Flüge gestrichen und Fabriken geschlossen
Der Ölpreis wurde am Montagvormittag von der Furcht vor einer sinkenden Nachfrage aus China wegen der Ausbreitung des Coronavirus belastet. Der Preis für ein Fass der Nordseesorte Brent fiel um bis zu 2,1 Prozent auf 55,42 Dollar. Das ist der niedrigste Stand seit einem Jahr. Der weltgrößte Ölimporteur China hat Flüge gestrichen und Fabriken geschlossen, um die Ausbreitung der neuen Lungenkrankheit einzudämmen. „Reisebeschränkungen und die ausgedehnte Schließung großer Teile des chinesischen Industriesektors haben die Ölnachfrage belastet“, schreiben die Rohstoffanalysten von ING in einer Notiz.
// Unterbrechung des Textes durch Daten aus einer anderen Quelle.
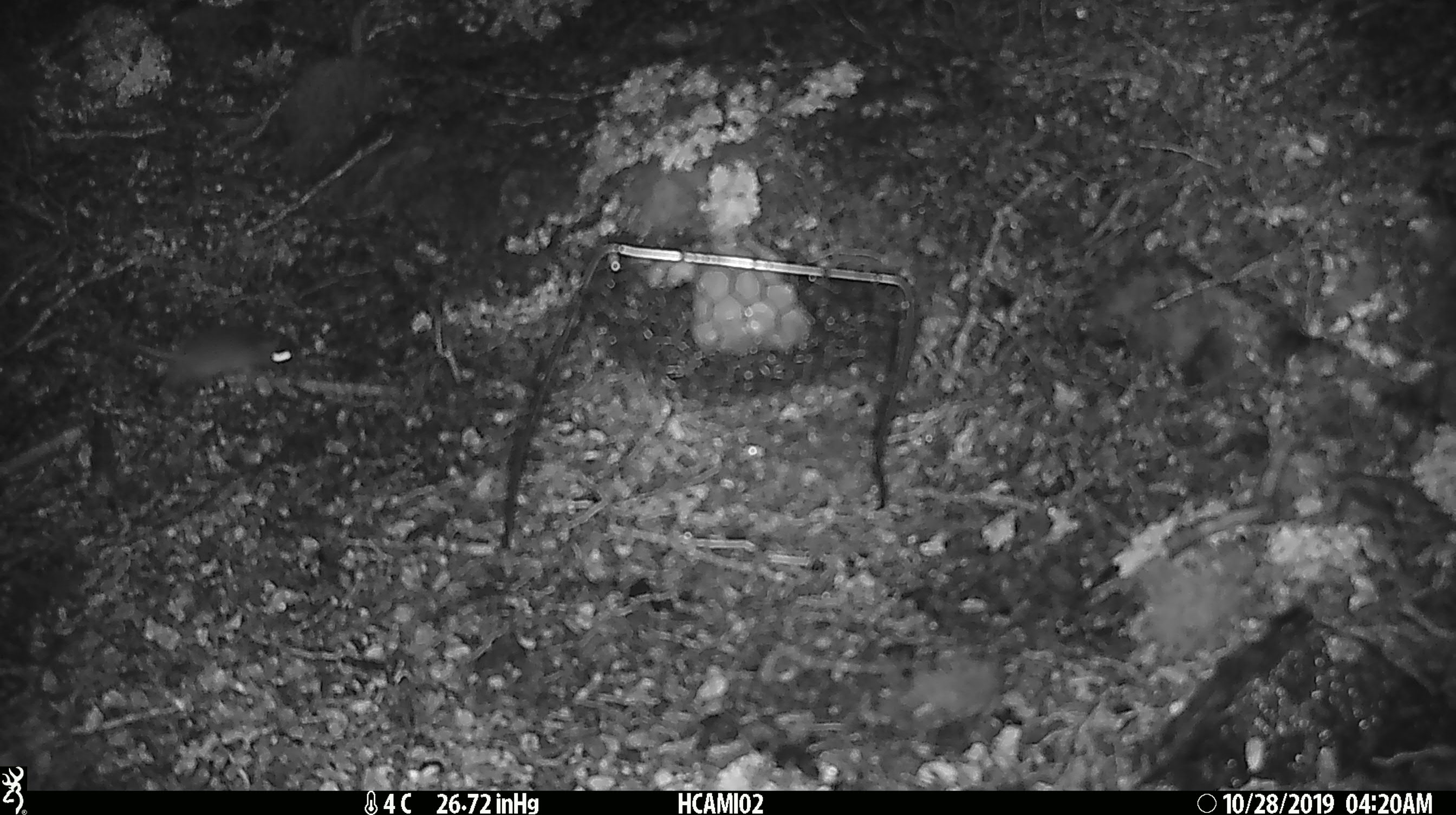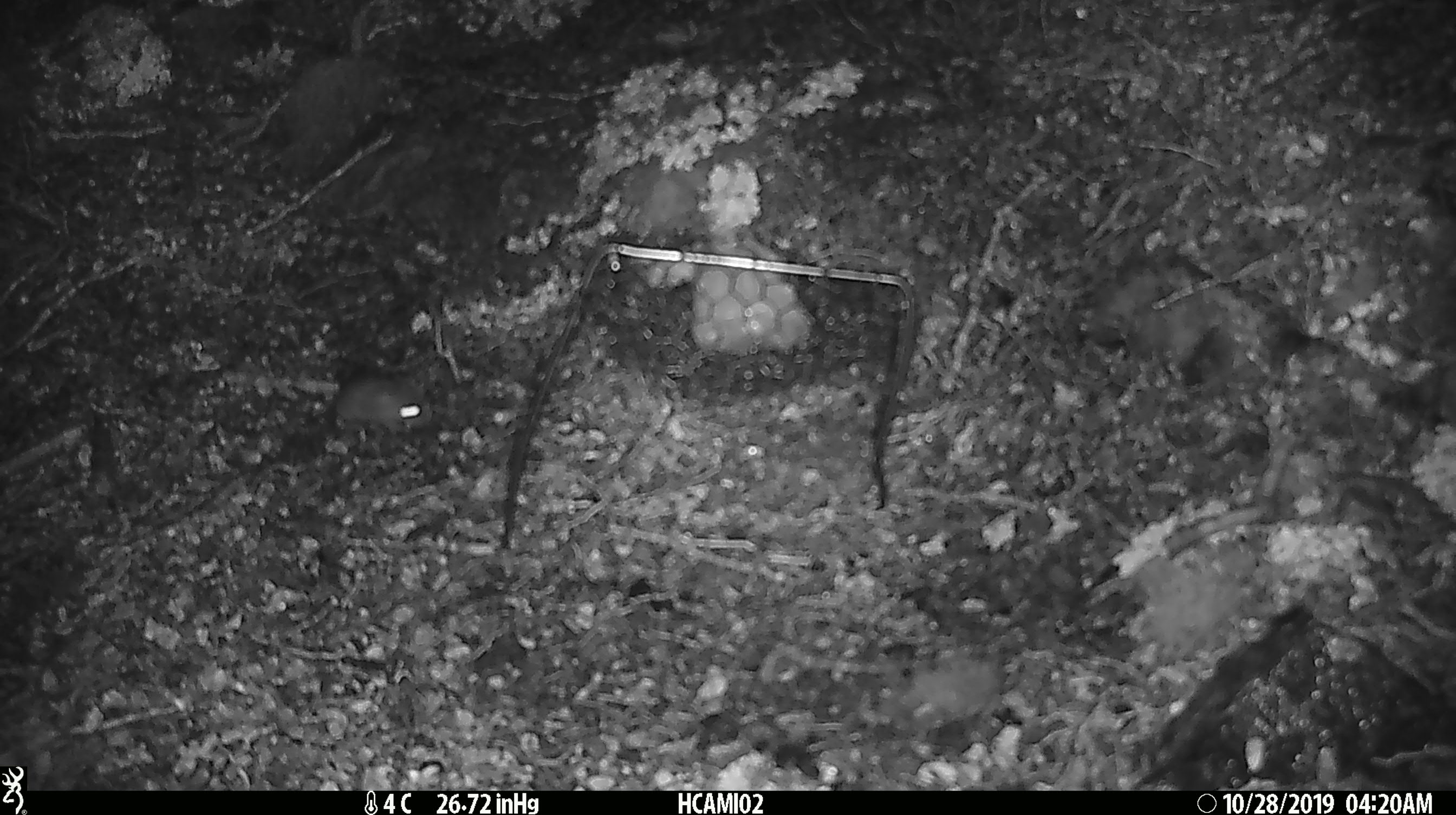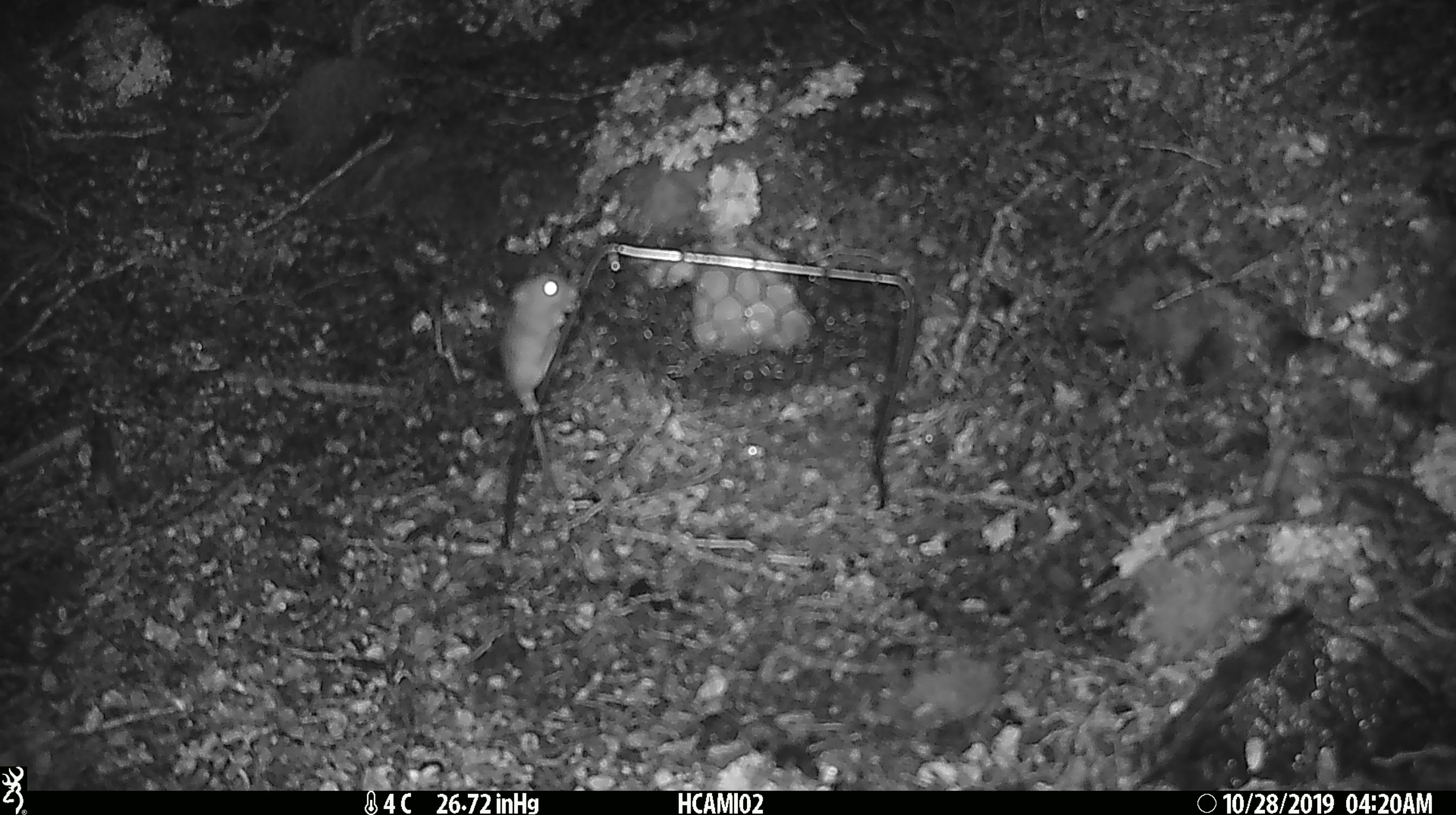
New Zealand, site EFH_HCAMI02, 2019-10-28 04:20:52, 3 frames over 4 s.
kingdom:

Angesichts der Talfahrt am chinesischen Aktienmarkt und der anhaltenden Virus-Angst trennen sich Anleger von der Landeswährung Yuan. Der Dollar steigt im Gegenzug um 0,1 Prozent auf 7,0117 Yuan. „Die Flucht in sichere Häfen ist jetzt ein großes Thema“, sagte Bart Wakabayashi, in Tokio ansässiger Manager der State Street Bank. Die als sichere Anlagehäfen geltende Währungen Japans und der Schweiz gaben zwar leicht nach. Mit 108,48 Yen pro Dollar notierte die japanische Währung aber weiter nahe dem zuletzt erreichten Drei-Wochen-Hoch. Auch der Schweizer Franken entfernte sich mit 0,96395 pro Dollar nicht weit von seinem im Jänner erzielten 15-Monats-Hoch.